## Data for processing
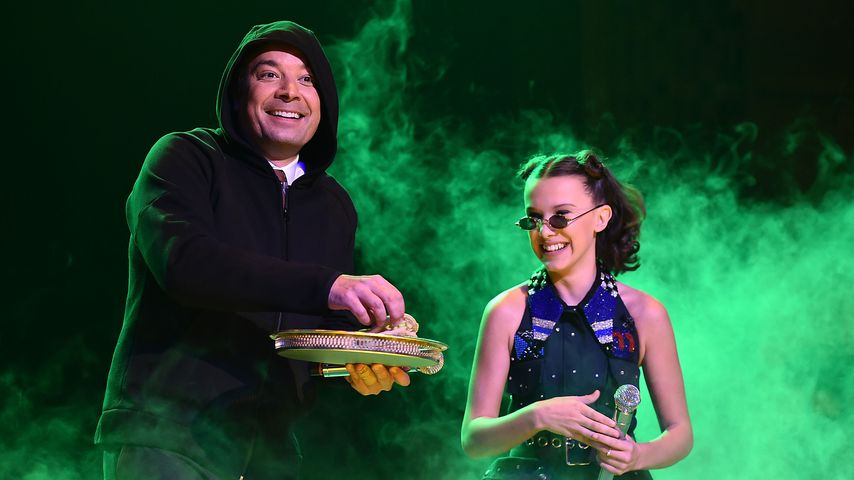 """Jimmy Fallon und Millie Bobby Brown in """"The Tonight Show Starring Jimmy Fallon"""""""
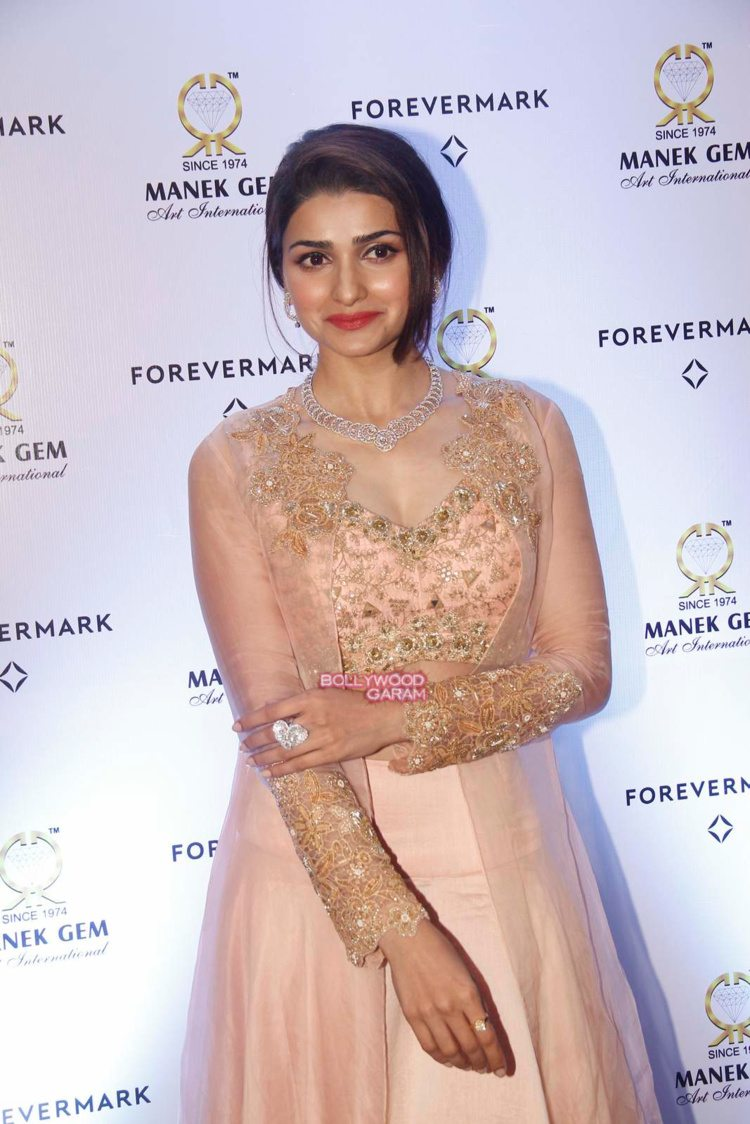 prachi desai diamonds4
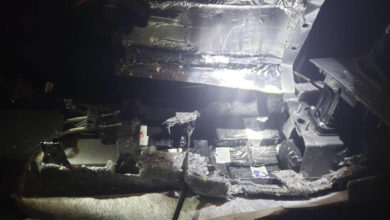 Encuentran 110 mil dólares ocultos en el área del motor de un auto en Nuevo León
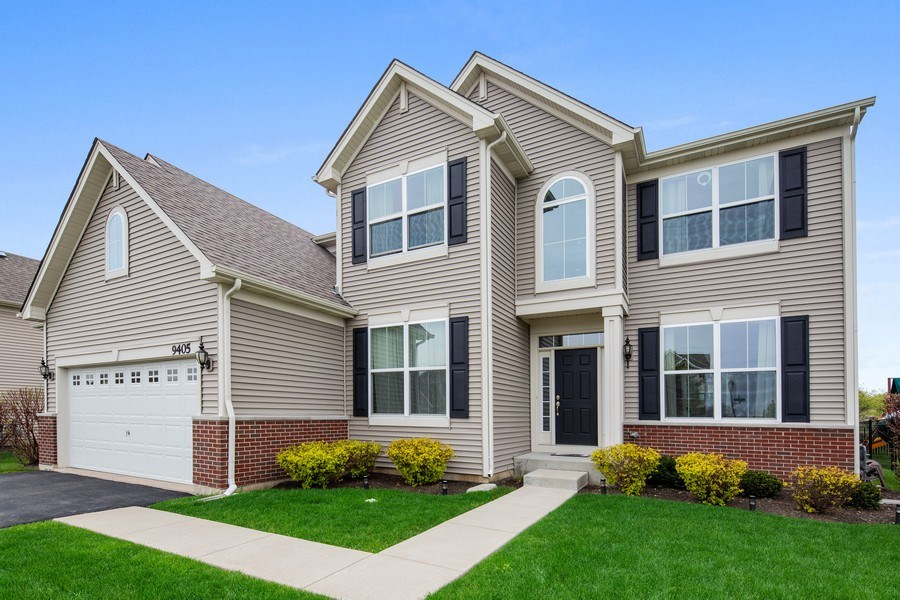 Real Estate Photography - 9405 Cummings St, Huntley, IL, 60142 - Front View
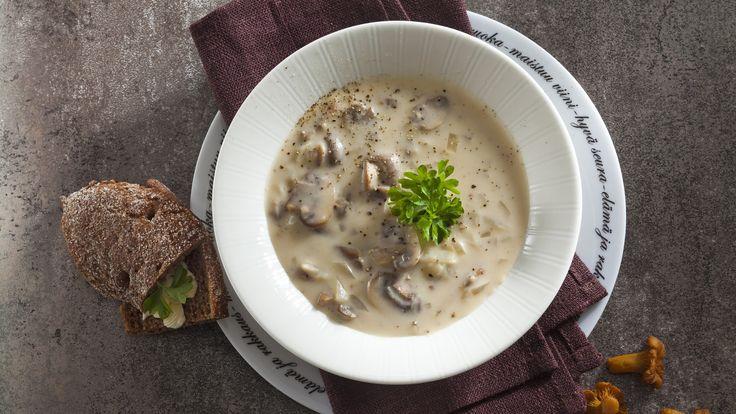 Savujuustoinen sienikeitto saa pehmeän ja lempeän maun savusulatejuustosta. N. 2,20€/annos*.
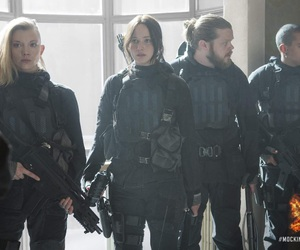 the hunger games, mockingjay, and katniss everdeen image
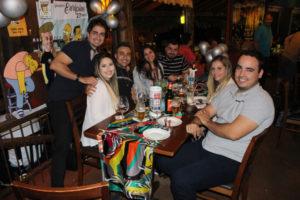 Elton Rossi Moreno, Eurípedes Gonçalves, comemorando 27 anos,  e a namorada Andressa Simalzo, Lucas Gumiero e a namorada Bárbara Batista, Afrânio Queiroz e a noiva Ananda Jaculi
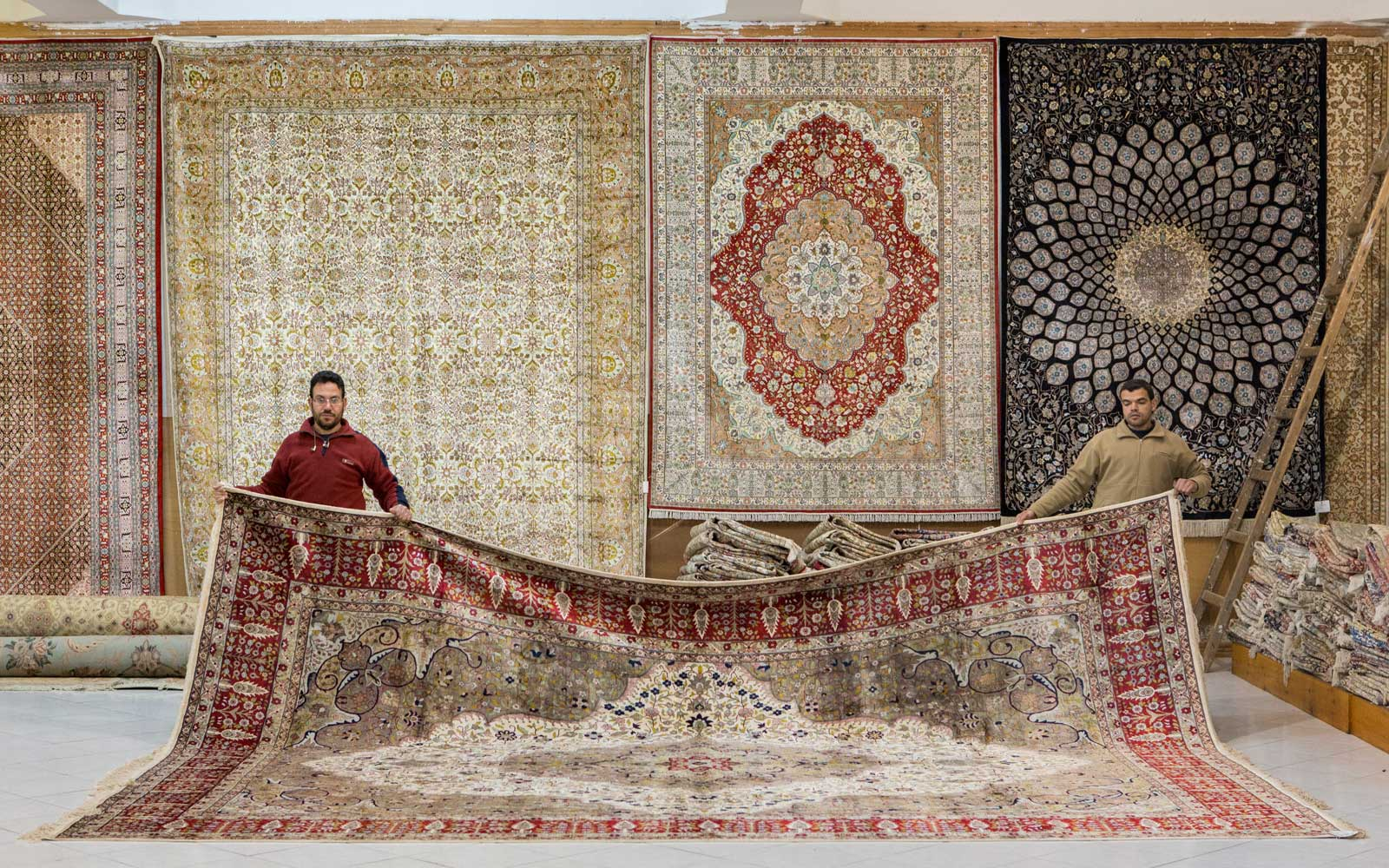 Rug makers in Egypt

## Required work
What you set down should be exactly the lines from the line containing "the hunger games, mockingjay, and" to the last line of the entries above, both included, with no pictures.

## Solution for this problem
 the hunger games, mockingjay, and katniss everdeen image
 Elton Rossi Moreno, Eurípedes Gonçalves, comemorando 27 anos,  e a namorada Andressa Simalzo, Lucas Gumiero e a namorada Bárbara Batista, Afrânio Queiroz e a noiva Ananda Jaculi
 Rug makers in Egypt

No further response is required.